- [Short problem]: Copy the records below line for line, with no changes.

- [Given data]:
• • • •

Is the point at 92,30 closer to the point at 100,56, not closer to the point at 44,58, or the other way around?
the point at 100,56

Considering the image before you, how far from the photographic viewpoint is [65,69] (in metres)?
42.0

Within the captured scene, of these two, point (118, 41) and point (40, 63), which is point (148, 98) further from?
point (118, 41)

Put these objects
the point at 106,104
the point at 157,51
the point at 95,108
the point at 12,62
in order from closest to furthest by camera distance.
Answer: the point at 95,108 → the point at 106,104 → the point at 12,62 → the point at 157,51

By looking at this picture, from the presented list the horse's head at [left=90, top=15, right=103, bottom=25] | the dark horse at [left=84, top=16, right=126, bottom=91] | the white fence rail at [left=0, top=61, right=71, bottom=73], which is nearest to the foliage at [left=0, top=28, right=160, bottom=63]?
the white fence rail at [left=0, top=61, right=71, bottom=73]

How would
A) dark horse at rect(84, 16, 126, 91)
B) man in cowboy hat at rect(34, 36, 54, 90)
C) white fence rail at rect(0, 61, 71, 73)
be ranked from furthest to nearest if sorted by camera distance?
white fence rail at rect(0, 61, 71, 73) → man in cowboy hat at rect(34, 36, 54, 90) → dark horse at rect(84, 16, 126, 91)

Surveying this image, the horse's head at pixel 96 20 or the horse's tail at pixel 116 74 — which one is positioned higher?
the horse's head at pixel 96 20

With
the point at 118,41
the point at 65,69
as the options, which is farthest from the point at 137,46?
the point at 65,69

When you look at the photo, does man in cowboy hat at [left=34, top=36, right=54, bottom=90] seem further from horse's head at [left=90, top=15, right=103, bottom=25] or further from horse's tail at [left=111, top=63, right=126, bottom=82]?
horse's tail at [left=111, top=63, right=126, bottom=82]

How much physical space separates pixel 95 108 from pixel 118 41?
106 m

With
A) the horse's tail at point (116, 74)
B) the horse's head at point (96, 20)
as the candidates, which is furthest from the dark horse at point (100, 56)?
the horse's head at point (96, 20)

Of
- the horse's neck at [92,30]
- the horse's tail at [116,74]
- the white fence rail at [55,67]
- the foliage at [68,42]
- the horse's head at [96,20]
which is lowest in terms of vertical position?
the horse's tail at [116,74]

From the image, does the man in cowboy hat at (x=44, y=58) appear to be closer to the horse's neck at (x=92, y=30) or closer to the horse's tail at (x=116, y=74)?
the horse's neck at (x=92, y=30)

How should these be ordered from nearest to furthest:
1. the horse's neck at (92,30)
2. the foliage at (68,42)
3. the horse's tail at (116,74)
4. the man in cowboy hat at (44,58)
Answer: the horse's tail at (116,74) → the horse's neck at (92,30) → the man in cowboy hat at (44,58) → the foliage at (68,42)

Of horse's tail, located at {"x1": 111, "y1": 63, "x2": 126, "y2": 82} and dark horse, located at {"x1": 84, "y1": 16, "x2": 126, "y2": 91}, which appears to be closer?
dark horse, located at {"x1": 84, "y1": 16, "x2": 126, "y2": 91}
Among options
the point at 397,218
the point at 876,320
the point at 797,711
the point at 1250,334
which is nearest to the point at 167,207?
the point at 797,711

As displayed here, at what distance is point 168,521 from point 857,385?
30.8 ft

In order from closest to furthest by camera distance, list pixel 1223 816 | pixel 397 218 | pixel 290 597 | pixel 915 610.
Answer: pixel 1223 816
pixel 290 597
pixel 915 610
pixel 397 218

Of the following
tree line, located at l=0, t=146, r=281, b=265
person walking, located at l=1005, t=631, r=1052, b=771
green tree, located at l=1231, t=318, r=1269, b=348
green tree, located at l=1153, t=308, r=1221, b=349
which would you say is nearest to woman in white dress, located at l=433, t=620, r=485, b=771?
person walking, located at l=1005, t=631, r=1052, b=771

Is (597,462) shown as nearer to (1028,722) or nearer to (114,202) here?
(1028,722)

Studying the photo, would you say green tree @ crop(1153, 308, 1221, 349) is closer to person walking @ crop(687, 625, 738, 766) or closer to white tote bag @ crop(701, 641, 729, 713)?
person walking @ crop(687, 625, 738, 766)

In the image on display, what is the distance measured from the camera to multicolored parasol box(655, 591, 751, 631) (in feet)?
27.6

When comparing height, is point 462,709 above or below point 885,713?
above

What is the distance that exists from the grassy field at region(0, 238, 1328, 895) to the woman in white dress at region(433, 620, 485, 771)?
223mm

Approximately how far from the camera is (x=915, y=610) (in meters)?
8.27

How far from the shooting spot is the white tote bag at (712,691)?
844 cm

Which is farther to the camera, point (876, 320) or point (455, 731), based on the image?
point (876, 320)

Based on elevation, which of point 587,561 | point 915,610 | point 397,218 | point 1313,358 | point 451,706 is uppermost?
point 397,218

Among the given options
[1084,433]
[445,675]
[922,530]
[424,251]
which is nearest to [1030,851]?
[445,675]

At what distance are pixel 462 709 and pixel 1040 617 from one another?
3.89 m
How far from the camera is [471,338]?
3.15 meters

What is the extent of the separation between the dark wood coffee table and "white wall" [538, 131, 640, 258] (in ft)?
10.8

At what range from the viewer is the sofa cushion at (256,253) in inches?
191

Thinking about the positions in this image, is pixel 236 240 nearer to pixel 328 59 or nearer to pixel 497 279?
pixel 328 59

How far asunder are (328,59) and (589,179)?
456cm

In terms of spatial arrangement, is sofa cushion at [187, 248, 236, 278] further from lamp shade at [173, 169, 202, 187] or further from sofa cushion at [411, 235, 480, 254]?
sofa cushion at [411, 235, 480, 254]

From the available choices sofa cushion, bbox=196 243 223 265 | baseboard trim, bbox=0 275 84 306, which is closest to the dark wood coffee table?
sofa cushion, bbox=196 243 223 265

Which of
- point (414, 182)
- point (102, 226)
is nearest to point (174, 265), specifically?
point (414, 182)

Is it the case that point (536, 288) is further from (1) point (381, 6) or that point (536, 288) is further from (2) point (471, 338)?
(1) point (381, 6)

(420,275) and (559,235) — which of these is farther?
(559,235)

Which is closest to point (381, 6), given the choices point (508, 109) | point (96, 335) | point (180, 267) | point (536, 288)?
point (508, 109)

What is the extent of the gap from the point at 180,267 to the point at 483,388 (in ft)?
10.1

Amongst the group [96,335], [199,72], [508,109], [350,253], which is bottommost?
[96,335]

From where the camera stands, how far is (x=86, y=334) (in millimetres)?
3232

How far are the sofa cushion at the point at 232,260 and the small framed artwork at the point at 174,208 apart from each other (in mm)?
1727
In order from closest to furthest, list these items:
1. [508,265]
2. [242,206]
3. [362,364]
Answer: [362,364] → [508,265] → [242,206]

• • • •

- [Response for this exercise]:
Is the point at 92,30 closer to the point at 100,56, not closer to the point at 44,58, or the other way around?
the point at 100,56

Considering the image before you, how far from the photographic viewpoint is [65,69] (in metres)?
42.0

Within the captured scene, of these two, point (118, 41) and point (40, 63), which is point (148, 98) further from?
point (118, 41)

Put these objects
the point at 106,104
the point at 157,51
the point at 95,108
the point at 12,62
in order from closest to furthest by camera distance.
Answer: the point at 95,108 → the point at 106,104 → the point at 12,62 → the point at 157,51

By looking at this picture, from the presented list the horse's head at [left=90, top=15, right=103, bottom=25] | the dark horse at [left=84, top=16, right=126, bottom=91] | the white fence rail at [left=0, top=61, right=71, bottom=73], which is nearest to the foliage at [left=0, top=28, right=160, bottom=63]?
the white fence rail at [left=0, top=61, right=71, bottom=73]

How would
A) dark horse at rect(84, 16, 126, 91)
B) man in cowboy hat at rect(34, 36, 54, 90)
C) white fence rail at rect(0, 61, 71, 73)
be ranked from furthest to nearest if sorted by camera distance?
white fence rail at rect(0, 61, 71, 73) → man in cowboy hat at rect(34, 36, 54, 90) → dark horse at rect(84, 16, 126, 91)

Surveying this image, the horse's head at pixel 96 20 or the horse's tail at pixel 116 74 — which one is positioned higher?
the horse's head at pixel 96 20

With
the point at 118,41
the point at 65,69
as the options, which is farthest from the point at 137,46?
the point at 65,69

When you look at the photo, does man in cowboy hat at [left=34, top=36, right=54, bottom=90] seem further from horse's head at [left=90, top=15, right=103, bottom=25] or further from horse's tail at [left=111, top=63, right=126, bottom=82]?
horse's tail at [left=111, top=63, right=126, bottom=82]

How much physical space separates pixel 95 108 from pixel 118 41?
106 m

With
A) the horse's tail at point (116, 74)
B) the horse's head at point (96, 20)
as the candidates, which is furthest from the dark horse at point (100, 56)?
the horse's head at point (96, 20)

Of
- the horse's neck at [92,30]
- the horse's tail at [116,74]
- the white fence rail at [55,67]
- the foliage at [68,42]
- the horse's head at [96,20]
which is lowest in terms of vertical position?
the horse's tail at [116,74]

From the image, does the man in cowboy hat at (x=44, y=58) appear to be closer to the horse's neck at (x=92, y=30) or closer to the horse's tail at (x=116, y=74)?
the horse's neck at (x=92, y=30)

How should these be ordered from nearest to furthest:
1. the horse's neck at (92,30)
2. the foliage at (68,42)
3. the horse's tail at (116,74)
4. the man in cowboy hat at (44,58)
Answer: the horse's tail at (116,74) → the horse's neck at (92,30) → the man in cowboy hat at (44,58) → the foliage at (68,42)

Of horse's tail, located at {"x1": 111, "y1": 63, "x2": 126, "y2": 82} and dark horse, located at {"x1": 84, "y1": 16, "x2": 126, "y2": 91}, which appears to be closer?
dark horse, located at {"x1": 84, "y1": 16, "x2": 126, "y2": 91}
Among options
the point at 397,218
the point at 876,320
the point at 797,711
the point at 1250,334
which is nearest to the point at 167,207?
the point at 797,711

As displayed here, at what distance is point 168,521 from point 857,385?
30.8 ft

In order from closest to furthest by camera distance, list pixel 1223 816 | pixel 397 218 | pixel 290 597 | pixel 915 610.
Answer: pixel 1223 816
pixel 290 597
pixel 915 610
pixel 397 218

Of the following
tree line, located at l=0, t=146, r=281, b=265
person walking, located at l=1005, t=631, r=1052, b=771
green tree, located at l=1231, t=318, r=1269, b=348
green tree, located at l=1153, t=308, r=1221, b=349
which would you say is nearest to woman in white dress, located at l=433, t=620, r=485, b=771?
person walking, located at l=1005, t=631, r=1052, b=771

Is (597,462) shown as nearer to (1028,722) or nearer to (114,202) here?
(1028,722)

Studying the photo, would you say green tree @ crop(1153, 308, 1221, 349) is closer to person walking @ crop(687, 625, 738, 766) or closer to white tote bag @ crop(701, 641, 729, 713)?
person walking @ crop(687, 625, 738, 766)

In the image on display, what is the distance measured from the camera to multicolored parasol box(655, 591, 751, 631) (in feet)?
27.6

When comparing height, is point 462,709 above or below point 885,713?
above

What is the distance that exists from the grassy field at region(0, 238, 1328, 895) to the woman in white dress at region(433, 620, 485, 771)?
223mm

Approximately how far from the camera is (x=915, y=610) (in meters)?
8.27

How far from the shooting spot is the white tote bag at (712,691)?
844 cm

Which is farther to the camera, point (876, 320) or point (455, 731), based on the image?
point (876, 320)

Based on elevation, which of point 587,561 | point 915,610 | point 397,218 | point 1313,358 | point 451,706 is uppermost?
point 397,218

Among the given options
[1084,433]
[445,675]
[922,530]
[424,251]
which is nearest to [1030,851]?
[445,675]

At what distance are pixel 462 709 and pixel 1040 617 from one another?
3.89 m
How far from the camera is [471,338]?
3.15 meters

What is the extent of the separation between the dark wood coffee table and "white wall" [538, 131, 640, 258] (in ft)?
10.8

At what range from the viewer is the sofa cushion at (256,253) in inches?
191

Thinking about the positions in this image, is pixel 236 240 nearer to pixel 328 59 or nearer to pixel 497 279?
pixel 328 59

How far asunder are (328,59) and (589,179)?
456cm

In terms of spatial arrangement, is sofa cushion at [187, 248, 236, 278] further from lamp shade at [173, 169, 202, 187] or further from sofa cushion at [411, 235, 480, 254]?
sofa cushion at [411, 235, 480, 254]

From the available choices sofa cushion, bbox=196 243 223 265 | baseboard trim, bbox=0 275 84 306, which is closest to the dark wood coffee table?
sofa cushion, bbox=196 243 223 265

Which of
- point (414, 182)
- point (102, 226)
is nearest to point (174, 265), specifically?
point (414, 182)

Is it the case that point (536, 288) is further from (1) point (381, 6) or that point (536, 288) is further from (2) point (471, 338)?
(1) point (381, 6)

(420,275) and (559,235) — which of these is farther?
(559,235)

Which is closest to point (381, 6), given the choices point (508, 109) | point (96, 335) | point (180, 267) | point (536, 288)?
point (508, 109)

What is the extent of the gap from the point at 180,267 to the point at 483,388 (in ft)?
10.1

Amongst the group [96,335], [199,72], [508,109], [350,253], which is bottommost?
[96,335]

From where the camera stands, how far is (x=86, y=334) (in millimetres)?
3232

How far are the sofa cushion at the point at 232,260 and the small framed artwork at the point at 174,208 apart from each other (in mm)?
1727
In order from closest to furthest, list these items:
1. [508,265]
2. [242,206]
3. [362,364]
Answer: [362,364] → [508,265] → [242,206]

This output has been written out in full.